Bookwise Social Activation Study

Bookwise Social Activation

Page 4 of 7 — Statistical testing of social activation thresholds.


Test Population & Methodology

Mature users in test population

Each hypothesis asks: do users who cross a social threshold in their first 7 days read more in the subsequent 30-day outcome window?

In plain terms: we split users into two groups (met the threshold vs. didn't), then ask whether one group reads significantly more than the other. A small p-value means the difference is unlikely due to chance. Effect size measures how large the practical difference is (0 = none, 1 = complete separation).

Statistical Test
Mann-Whitney U (non-parametric)
Why Non-Parametric?
Reading-hour distributions are heavily right-skewed — most users read 0–1 hours, a few read 20+. Parametric tests assume normality and would give misleading results.
Effect Size
Rank-biserial correlation (0–1). Probability that a random "met threshold" user outranks a random "not met" user minus the reverse. >0.3 = medium, >0.5 = large.
Lift vs Effect Size
Lift is the ratio of group means (how many more hours). Effect size (rank-biserial correlation) measures how consistently one group outranks the other — it's more robust to outliers and unequal group sizes. They can diverge: a small group with very high reading can have high lift but moderate effect size.

H1 — Following Threshold

Users who follow ≥ N people by day 7 vs. those who don't. Outcome: reading hours in days 8–37.

Following ≥1 person in the first week is the sharpest threshold — users who follow anyone at all read 8.8x more. The effect plateaus after ~5 follows.

H2 — Follower Threshold

Users who have ≥ N followers by day 7 vs. those who don't. Outcome: reading hours in days 8–37.

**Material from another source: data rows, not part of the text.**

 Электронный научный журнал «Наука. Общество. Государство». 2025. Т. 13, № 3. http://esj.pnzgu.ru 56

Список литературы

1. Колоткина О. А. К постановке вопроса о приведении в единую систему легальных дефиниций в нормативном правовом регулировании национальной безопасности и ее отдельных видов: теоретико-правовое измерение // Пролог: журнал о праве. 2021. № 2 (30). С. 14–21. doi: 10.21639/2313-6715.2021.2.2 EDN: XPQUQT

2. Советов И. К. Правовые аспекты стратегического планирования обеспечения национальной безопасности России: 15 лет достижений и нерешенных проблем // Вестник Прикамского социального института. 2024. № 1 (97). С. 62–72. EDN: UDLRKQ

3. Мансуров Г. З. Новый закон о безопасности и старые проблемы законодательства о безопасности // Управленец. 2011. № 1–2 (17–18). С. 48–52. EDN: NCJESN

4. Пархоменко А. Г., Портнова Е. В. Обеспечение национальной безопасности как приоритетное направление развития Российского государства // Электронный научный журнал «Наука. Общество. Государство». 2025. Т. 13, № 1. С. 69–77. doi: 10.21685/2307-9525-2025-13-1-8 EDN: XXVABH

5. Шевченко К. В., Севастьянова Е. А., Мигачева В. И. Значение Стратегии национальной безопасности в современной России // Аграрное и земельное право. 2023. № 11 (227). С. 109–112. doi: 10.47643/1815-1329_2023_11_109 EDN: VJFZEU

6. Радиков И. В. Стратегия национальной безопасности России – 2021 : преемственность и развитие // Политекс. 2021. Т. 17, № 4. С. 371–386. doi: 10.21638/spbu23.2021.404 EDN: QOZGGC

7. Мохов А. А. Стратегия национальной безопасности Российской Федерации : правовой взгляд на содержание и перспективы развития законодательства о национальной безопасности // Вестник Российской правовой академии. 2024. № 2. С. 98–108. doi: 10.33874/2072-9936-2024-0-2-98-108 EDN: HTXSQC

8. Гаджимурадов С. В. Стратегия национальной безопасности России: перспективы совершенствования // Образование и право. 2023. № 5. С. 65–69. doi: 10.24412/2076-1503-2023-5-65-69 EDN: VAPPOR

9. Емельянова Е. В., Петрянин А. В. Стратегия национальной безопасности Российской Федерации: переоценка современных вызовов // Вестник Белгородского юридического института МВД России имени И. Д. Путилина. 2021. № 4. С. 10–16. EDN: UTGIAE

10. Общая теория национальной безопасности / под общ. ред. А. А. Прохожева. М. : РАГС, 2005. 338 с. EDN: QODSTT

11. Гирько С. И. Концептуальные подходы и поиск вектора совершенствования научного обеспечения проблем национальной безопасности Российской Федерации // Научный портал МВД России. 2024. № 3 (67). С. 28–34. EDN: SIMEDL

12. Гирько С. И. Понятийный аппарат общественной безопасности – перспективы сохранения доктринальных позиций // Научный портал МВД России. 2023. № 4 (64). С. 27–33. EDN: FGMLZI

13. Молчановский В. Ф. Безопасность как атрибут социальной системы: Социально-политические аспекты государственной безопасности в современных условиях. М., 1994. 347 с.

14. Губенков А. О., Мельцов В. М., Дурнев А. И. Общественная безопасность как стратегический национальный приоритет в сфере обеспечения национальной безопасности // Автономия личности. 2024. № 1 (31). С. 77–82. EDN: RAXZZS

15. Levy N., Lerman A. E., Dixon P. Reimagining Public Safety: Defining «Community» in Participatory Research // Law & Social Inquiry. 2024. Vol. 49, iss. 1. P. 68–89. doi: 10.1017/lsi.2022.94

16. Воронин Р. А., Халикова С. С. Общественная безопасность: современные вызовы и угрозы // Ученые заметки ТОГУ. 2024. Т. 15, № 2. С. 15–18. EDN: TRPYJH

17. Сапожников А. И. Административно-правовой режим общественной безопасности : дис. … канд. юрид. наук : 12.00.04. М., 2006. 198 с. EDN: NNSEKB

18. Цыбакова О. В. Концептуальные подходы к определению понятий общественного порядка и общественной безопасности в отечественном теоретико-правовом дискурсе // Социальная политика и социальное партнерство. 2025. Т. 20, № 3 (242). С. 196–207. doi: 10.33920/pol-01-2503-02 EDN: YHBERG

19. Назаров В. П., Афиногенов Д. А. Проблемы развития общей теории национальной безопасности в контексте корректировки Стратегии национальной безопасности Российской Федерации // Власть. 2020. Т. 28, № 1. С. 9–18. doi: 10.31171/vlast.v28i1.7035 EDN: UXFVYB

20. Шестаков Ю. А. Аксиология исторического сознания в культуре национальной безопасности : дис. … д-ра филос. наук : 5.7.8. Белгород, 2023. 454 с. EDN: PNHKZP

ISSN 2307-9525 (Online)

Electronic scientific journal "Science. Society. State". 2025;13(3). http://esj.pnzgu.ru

Gaining even 1 follower matters, but the effect is weaker than following — being discovered matters less than actively connecting.

H3a — Kudos Received Threshold

Users who receive ≥ N kudos by day 7 vs. those who don't. Outcome: reading hours in days 8–37.

Kudos received shows the strongest raw effect, but this is confounded: kudos require reading sessions to exist. See H6 for the control.

H3b — Kudos Given Threshold

Users who give ≥ N kudos by day 7 vs. those who don't. Outcome: reading hours in days 8–37.

Giving kudos also predicts reading — users who engage with others' content tend to read more themselves.

H4 — Combined Social Score

Combined score = following + followers + kudos received at day 7. Users with score ≥ N vs. those below.

The combined score aggregates all social signals. It's useful but doesn't outperform the individual metrics.

H5 — Bidirectional Engagement

Users with bidirectional engagement score (min of following, followers) ≥ N at day 7 vs. those below. Outcome: reading hours in days 8–37.

Bidirectional engagement (both following and being followed) captures a qualitative shift: the user is participating in the community, not just observing.

H6 — Reading Momentum (Control)

Users with ≥ N reading sessions in their first 7 days vs. those with fewer. Outcome: reading hours in days 8–37. This is the baseline control.

Reading momentum is the strongest predictor — unsurprisingly, users who read in week 1 continue reading. This is the baseline that social metrics must beat to prove independent value.

Note: p-values near zero are expected with 460 users and strong effects. They confirm the signal is reliable, not that it's impossibly strong.

Summary — Best Threshold per Hypothesis

Comparing the single best-performing threshold from each hypothesis, ranked by effect size.

Kudos received (H3a) and reading momentum (H6) have the highest effect sizes, but both are confounded by existing reading behavior. The most actionable metrics are following (H1) and bidirectional engagement (H5), which represent social connections we can directly influence through experiments.